───── INPUT MATERIAL
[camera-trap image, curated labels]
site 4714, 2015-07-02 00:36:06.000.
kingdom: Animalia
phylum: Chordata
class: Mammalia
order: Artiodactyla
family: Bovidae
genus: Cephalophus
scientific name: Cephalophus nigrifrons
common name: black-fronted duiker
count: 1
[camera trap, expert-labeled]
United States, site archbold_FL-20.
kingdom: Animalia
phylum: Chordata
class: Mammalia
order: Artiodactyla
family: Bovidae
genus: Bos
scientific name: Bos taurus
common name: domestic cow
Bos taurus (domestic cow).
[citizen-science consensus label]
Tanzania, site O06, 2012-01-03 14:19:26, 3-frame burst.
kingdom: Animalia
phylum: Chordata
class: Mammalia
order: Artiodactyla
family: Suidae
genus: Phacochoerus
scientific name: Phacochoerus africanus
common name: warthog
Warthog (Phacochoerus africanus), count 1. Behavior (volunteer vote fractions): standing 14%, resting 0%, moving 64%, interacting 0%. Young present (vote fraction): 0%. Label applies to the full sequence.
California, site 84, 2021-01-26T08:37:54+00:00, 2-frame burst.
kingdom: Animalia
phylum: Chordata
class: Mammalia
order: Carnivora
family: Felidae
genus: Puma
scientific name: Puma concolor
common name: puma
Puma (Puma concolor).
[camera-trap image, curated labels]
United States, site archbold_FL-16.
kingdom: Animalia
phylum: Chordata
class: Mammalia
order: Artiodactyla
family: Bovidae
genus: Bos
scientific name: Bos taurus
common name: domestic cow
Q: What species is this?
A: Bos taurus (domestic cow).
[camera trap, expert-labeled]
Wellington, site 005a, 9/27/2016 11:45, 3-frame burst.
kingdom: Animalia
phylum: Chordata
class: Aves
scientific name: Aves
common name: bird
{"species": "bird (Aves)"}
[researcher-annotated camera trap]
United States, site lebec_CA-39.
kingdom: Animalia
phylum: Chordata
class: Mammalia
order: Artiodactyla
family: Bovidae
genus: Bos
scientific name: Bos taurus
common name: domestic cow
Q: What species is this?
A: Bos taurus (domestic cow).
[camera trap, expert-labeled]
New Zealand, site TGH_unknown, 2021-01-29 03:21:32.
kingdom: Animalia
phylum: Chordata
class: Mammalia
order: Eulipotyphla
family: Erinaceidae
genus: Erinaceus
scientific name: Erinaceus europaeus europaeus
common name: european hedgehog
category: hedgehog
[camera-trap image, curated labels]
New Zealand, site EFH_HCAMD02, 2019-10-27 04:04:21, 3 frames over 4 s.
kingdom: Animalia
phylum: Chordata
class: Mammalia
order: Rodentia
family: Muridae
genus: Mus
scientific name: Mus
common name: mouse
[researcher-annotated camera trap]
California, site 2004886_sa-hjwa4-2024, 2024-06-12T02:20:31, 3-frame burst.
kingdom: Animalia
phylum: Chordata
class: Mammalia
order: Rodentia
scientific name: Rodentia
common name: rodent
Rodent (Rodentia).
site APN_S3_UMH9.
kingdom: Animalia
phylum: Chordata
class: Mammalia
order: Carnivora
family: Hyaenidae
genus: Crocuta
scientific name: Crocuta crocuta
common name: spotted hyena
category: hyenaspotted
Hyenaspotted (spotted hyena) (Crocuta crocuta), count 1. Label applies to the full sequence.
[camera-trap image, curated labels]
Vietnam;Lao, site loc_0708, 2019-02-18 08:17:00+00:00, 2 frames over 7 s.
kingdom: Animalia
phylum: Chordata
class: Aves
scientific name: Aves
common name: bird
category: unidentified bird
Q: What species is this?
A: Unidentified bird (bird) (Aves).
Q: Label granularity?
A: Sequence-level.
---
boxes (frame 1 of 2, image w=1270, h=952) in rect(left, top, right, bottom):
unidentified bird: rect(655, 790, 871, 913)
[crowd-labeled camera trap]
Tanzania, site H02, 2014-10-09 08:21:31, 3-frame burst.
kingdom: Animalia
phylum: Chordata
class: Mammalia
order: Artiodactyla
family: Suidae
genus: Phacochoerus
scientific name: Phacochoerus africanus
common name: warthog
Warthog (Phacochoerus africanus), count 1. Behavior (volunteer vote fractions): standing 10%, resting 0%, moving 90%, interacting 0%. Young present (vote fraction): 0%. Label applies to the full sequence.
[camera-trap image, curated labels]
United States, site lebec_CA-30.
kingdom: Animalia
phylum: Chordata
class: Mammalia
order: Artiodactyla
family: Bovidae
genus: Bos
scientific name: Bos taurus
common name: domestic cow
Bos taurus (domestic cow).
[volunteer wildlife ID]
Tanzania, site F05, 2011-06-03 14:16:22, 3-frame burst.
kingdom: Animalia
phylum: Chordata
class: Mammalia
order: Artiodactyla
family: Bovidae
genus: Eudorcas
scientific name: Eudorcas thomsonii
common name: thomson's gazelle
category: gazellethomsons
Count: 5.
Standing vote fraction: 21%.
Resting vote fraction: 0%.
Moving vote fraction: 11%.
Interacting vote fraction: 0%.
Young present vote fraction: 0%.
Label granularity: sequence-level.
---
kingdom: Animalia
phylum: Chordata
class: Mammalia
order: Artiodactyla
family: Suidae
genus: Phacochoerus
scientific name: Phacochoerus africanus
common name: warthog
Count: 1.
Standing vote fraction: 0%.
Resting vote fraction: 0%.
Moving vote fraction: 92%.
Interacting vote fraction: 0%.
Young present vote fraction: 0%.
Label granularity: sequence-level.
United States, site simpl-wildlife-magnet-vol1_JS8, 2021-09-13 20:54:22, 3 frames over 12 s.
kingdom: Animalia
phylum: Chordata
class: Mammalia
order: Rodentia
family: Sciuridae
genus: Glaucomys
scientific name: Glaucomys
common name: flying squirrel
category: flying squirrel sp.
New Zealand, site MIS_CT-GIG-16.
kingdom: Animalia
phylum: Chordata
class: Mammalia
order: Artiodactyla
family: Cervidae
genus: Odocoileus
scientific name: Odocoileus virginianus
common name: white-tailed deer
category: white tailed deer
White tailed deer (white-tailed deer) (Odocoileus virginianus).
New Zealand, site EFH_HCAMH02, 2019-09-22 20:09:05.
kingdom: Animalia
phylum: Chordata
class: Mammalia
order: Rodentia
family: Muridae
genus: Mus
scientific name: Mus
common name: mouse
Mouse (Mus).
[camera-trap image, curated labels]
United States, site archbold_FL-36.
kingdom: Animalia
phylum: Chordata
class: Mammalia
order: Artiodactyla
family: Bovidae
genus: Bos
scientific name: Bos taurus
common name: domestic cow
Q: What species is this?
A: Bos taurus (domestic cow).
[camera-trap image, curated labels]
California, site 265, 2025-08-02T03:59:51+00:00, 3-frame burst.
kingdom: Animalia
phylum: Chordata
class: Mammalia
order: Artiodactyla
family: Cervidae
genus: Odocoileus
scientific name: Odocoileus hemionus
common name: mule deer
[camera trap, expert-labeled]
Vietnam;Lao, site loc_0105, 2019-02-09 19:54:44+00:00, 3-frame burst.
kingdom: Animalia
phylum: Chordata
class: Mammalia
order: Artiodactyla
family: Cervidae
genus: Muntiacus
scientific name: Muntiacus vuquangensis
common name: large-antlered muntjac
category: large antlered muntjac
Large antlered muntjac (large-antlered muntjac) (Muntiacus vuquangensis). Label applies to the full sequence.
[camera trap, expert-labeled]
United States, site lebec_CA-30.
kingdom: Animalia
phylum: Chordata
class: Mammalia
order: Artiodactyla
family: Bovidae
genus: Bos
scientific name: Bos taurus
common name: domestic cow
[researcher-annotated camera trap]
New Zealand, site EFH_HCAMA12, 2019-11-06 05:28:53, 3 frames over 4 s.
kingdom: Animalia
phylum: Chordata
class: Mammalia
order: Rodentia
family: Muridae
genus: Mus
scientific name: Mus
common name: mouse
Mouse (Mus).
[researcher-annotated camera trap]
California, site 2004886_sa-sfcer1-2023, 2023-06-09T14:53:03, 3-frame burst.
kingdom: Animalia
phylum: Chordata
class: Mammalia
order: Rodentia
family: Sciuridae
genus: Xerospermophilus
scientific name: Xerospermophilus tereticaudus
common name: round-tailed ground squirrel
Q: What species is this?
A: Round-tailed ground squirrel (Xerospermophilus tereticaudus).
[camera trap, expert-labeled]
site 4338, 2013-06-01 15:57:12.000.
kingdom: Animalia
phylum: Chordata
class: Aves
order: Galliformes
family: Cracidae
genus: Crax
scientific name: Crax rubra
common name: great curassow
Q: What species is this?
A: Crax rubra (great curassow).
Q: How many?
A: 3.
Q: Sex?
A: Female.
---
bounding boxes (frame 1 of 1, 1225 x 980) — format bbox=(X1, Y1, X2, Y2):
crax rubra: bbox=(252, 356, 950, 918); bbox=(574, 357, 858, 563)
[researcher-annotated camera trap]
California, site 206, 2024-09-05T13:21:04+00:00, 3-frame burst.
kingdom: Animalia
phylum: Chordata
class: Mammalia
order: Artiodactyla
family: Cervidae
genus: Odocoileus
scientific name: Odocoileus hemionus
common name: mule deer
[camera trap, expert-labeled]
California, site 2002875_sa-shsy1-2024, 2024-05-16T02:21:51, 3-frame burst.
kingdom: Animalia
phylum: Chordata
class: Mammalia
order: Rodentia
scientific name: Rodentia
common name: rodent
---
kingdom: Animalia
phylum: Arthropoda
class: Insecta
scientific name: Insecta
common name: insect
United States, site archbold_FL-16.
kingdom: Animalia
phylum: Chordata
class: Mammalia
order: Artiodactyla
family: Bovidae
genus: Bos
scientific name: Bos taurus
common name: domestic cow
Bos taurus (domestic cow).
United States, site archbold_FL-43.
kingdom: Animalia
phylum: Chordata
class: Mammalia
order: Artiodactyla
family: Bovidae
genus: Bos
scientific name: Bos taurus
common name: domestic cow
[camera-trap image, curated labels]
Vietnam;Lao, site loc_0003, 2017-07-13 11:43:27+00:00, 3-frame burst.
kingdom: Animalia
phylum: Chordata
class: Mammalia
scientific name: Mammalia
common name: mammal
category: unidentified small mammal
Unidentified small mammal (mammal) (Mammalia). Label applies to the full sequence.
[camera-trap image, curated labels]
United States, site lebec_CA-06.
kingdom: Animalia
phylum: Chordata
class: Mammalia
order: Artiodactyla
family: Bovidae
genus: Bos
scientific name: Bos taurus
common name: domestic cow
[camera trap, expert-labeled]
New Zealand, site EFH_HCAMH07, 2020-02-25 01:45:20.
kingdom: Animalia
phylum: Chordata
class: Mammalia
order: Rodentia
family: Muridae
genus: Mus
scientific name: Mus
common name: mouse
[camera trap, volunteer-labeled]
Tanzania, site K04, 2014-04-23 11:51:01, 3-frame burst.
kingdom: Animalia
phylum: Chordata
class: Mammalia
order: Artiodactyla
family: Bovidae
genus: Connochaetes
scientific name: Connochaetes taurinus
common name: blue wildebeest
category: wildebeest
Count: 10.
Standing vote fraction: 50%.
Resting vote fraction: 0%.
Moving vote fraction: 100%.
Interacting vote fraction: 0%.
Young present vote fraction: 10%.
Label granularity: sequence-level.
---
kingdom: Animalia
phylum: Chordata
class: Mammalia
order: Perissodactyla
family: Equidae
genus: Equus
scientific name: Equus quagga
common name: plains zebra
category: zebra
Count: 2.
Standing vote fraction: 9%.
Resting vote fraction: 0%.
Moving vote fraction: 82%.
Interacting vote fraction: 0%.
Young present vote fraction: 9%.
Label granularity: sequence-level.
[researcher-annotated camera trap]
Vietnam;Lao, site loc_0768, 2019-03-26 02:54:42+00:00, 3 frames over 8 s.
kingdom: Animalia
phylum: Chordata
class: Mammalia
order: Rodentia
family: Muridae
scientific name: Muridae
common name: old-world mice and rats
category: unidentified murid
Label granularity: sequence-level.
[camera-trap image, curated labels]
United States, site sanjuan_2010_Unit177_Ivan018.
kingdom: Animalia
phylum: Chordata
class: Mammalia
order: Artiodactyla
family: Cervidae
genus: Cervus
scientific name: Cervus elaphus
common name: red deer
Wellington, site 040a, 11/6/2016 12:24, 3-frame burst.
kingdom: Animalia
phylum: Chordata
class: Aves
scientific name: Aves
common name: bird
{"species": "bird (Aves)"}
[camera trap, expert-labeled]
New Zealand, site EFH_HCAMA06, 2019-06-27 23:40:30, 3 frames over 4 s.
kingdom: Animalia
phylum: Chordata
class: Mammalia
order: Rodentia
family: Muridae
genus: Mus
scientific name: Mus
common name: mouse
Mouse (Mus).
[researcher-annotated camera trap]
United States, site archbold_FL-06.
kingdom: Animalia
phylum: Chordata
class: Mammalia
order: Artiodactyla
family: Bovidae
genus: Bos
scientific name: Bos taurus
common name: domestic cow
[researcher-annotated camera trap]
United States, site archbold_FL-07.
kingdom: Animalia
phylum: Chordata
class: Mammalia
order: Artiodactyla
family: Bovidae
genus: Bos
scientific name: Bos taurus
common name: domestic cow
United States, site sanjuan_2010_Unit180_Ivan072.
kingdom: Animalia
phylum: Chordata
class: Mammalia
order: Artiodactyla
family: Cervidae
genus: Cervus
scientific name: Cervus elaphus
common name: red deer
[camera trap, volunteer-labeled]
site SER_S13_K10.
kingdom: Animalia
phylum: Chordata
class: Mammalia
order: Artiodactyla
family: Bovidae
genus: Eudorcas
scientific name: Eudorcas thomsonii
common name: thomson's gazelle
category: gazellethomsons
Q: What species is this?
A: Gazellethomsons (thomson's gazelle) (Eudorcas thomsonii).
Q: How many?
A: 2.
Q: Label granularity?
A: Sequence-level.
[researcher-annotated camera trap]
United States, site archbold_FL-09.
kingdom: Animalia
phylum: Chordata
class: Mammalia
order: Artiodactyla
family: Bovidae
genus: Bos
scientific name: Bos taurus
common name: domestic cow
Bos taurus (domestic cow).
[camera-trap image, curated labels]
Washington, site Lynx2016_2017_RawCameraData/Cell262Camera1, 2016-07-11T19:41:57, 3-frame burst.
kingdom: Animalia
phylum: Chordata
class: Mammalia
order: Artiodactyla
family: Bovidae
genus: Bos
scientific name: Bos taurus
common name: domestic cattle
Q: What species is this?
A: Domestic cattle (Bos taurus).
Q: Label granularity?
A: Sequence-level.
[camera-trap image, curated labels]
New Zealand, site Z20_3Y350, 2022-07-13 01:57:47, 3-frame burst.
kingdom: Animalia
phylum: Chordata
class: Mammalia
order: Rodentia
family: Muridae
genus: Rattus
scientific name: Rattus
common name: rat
──────────
ASSIGNED TASK: Of all the entries above, retype exactly the lines from the line with "family: Cracidae" to the line with "common name: mammal", both included, and no others.

EXERCISE OUTPUT:
family: Cracidae
genus: Crax
scientific name: Crax rubra
common name: great curassow
Q: What species is this?
A: Crax rubra (great curassow).
Q: How many?
A: 3.
Q: Sex?
A: Female.
---
bounding boxes (frame 1 of 1, 1225 x 980) — format bbox=(X1, Y1, X2, Y2):
crax rubra: bbox=(252, 356, 950, 918); bbox=(574, 357, 858, 563)
[researcher-annotated camera trap]
California, site 206, 2024-09-05T13:21:04+00:00, 3-frame burst.
kingdom: Animalia
phylum: Chordata
class: Mammalia
order: Artiodactyla
family: Cervidae
genus: Odocoileus
scientific name: Odocoileus hemionus
common name: mule deer
[camera trap, expert-labeled]
California, site 2002875_sa-shsy1-2024, 2024-05-16T02:21:51, 3-frame burst.
kingdom: Animalia
phylum: Chordata
class: Mammalia
order: Rodentia
scientific name: Rodentia
common name: rodent
---
kingdom: Animalia
phylum: Arthropoda
class: Insecta
scientific name: Insecta
common name: insect
United States, site archbold_FL-16.
kingdom: Animalia
phylum: Chordata
class: Mammalia
order: Artiodactyla
family: Bovidae
genus: Bos
scientific name: Bos taurus
common name: domestic cow
Bos taurus (domestic cow).
United States, site archbold_FL-43.
kingdom: Animalia
phylum: Chordata
class: Mammalia
order: Artiodactyla
family: Bovidae
genus: Bos
scientific name: Bos taurus
common name: domestic cow
[camera-trap image, curated labels]
Vietnam;Lao, site loc_0003, 2017-07-13 11:43:27+00:00, 3-frame burst.
kingdom: Animalia
phylum: Chordata
class: Mammalia
scientific name: Mammalia
common name: mammal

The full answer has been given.